12
6 Toets “VOORWAS”
De machine voert een voorwas op max. 40°C
uit. De voorwas eindigt met kort centrifugeren
voor de programma’s Witte en bonte was,
synthetica en voert alleen het water af voor de
fijne was.
De voorwas kan niet bij het wolwasprogramma
ingesteld worden.
Deze optie kunt u kiezen voor erg vuil wasgoed.
7 Toets “START/PAUZE”
Deze toets beschikt over drie functies:
a) Start
Nadat u het gewenste programma gekozen
heeft, drukt u op deze toets om het programma
te starten; het betreffende lampje stopt met
knipperen.
b) Pauze
Om een draaiend programma te onderbreken
drukt u op de START/PAUZE-toets: het
betreffende lampje knippert.
Als u weer op de START/PAUZE-toets drukt,
wordt het programma hervat vanaf het punt van
onderbreking.
c) Water afvoer
Na een programma dat eindigt met water in de
trommel (optie SPOELSTOP) of het
inweekprogramma, op de START/PAUZE-toets
drukken om het water te lozen: na het inweken
wordt het water slechts afgevoerd, terwijl in de
programma’s met SPOELSTOP de machine
centrifugeert.
8 Toets “VUILHEIDSGRAAD”
Door op deze toets in te drukken, kiest u de
intensiteit van het wassen op basis van de
vuilgraad van het wasgoed: het betreffende
lampje licht op.
NORMAAL: voor normaal vuil wasgoed. De
machine kiest automatisch voor deze functie,
het standaard wasprogramma voor de
verschillende wasgoedtypes wordt afgewerkt.

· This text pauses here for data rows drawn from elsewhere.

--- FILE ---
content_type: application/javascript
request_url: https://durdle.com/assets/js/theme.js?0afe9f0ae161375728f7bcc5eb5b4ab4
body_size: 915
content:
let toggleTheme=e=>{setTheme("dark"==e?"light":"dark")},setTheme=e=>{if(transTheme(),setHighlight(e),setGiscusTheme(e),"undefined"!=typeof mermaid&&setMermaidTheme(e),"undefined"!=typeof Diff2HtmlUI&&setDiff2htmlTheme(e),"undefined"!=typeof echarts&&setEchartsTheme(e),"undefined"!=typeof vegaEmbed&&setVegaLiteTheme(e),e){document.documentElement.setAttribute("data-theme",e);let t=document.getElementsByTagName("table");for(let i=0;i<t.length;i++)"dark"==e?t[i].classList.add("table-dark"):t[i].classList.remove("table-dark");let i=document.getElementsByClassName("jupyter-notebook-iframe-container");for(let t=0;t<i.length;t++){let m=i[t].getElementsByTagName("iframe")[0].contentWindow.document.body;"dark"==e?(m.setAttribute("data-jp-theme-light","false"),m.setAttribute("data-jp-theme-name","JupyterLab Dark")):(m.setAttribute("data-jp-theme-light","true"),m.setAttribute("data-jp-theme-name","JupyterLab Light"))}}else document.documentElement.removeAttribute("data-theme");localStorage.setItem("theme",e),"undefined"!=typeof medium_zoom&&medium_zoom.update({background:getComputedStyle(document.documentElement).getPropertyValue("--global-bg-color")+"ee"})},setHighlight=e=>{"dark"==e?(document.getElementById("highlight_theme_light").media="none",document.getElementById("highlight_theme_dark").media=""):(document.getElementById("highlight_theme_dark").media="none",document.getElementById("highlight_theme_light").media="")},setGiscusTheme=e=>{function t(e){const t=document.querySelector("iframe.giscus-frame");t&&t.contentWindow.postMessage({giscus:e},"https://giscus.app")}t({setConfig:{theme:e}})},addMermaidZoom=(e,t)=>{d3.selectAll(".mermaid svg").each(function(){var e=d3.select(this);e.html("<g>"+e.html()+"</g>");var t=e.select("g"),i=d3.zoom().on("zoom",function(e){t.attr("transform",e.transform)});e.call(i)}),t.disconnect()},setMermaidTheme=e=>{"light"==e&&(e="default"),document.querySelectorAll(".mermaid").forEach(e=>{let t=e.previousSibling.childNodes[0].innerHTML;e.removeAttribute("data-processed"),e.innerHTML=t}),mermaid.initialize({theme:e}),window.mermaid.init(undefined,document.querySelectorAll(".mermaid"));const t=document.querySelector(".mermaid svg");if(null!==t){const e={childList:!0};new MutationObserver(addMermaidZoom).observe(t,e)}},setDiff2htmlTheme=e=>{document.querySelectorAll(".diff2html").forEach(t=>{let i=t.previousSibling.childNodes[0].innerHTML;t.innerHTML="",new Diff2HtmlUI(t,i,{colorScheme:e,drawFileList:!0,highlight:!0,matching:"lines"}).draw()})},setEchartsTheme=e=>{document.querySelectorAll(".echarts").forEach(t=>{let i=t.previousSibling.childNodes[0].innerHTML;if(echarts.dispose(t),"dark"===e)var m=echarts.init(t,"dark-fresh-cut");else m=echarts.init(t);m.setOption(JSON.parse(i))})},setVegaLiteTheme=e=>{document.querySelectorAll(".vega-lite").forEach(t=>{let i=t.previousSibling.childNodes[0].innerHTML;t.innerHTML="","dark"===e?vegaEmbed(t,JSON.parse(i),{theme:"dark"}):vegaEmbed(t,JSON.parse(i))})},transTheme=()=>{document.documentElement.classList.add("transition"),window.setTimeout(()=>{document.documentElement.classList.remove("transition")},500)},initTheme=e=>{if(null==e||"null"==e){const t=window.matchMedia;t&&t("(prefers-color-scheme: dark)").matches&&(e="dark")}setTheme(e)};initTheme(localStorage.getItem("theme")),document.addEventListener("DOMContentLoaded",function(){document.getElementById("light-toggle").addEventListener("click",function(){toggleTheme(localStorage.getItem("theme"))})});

STERK: u kunt deze functie alleen gebruiken
voor witte, bonte en synthetische was die erg
vuil is. De wasduur wordt met 10 minuten
verlengd.
LICHT: voor witte, bonte en synthetische was
die weinig vuil is. De wasduur wordt met 30
minuten verkort voor witte en bonte was en met
8 minuten voor synthetische stoffen.
ZEER LICHT: kort programma voor witte, bonte,
synthetische en fijne was om het wasgoed op te
frissen. Bijvoorbeeld voor lakens die slechts een
keer gebruikt zijn of voor sportkleding. De
wasduur wordt met ongeveer 45 minuten verkort
voor witte en bonte was, met 25 minuten voor
synthetisch en met 15 minuten voor fijne was.

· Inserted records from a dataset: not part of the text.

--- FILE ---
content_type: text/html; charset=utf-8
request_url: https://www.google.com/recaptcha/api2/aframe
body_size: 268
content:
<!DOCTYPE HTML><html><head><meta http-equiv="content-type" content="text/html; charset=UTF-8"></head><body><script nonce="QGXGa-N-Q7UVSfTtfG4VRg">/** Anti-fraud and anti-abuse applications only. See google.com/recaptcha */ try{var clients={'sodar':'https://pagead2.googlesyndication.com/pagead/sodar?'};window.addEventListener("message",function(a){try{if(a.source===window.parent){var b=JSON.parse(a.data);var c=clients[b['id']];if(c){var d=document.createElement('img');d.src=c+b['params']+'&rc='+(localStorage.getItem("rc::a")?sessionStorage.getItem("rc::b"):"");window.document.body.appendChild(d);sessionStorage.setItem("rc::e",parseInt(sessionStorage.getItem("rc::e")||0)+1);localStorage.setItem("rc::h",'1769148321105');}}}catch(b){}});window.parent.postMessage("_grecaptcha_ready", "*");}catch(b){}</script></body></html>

9 Indicatie van het programma-
verloop
Bij het kiezen van een programma geeft de
indicatie van het programmaverloop aan, uit
welke onderdelen het programma bestaat.
Na begin van het programma geeft de indicatie
van het programmaverloop aan, met welk deel
van het programma de machine bezig is.
Het einde van het programma wordt optisch
aangegeven: de deur kan geopend worden.
Het controlelampje ALARM knippert om een
storing in de functionering van de machine aan
te geven. Tegelijkertijd knippert een van de
volgende lampjes om het type storing aan te
duiden:
n SPOELSTOP = storing bij de watertoevoer;
n SPOELEN = storing bij de waterafvoer;
n HOOFDWAS = deur open.
Raadpleeg het hoofdstuk “Eenvoudige
storingen” om het defect op te heffen.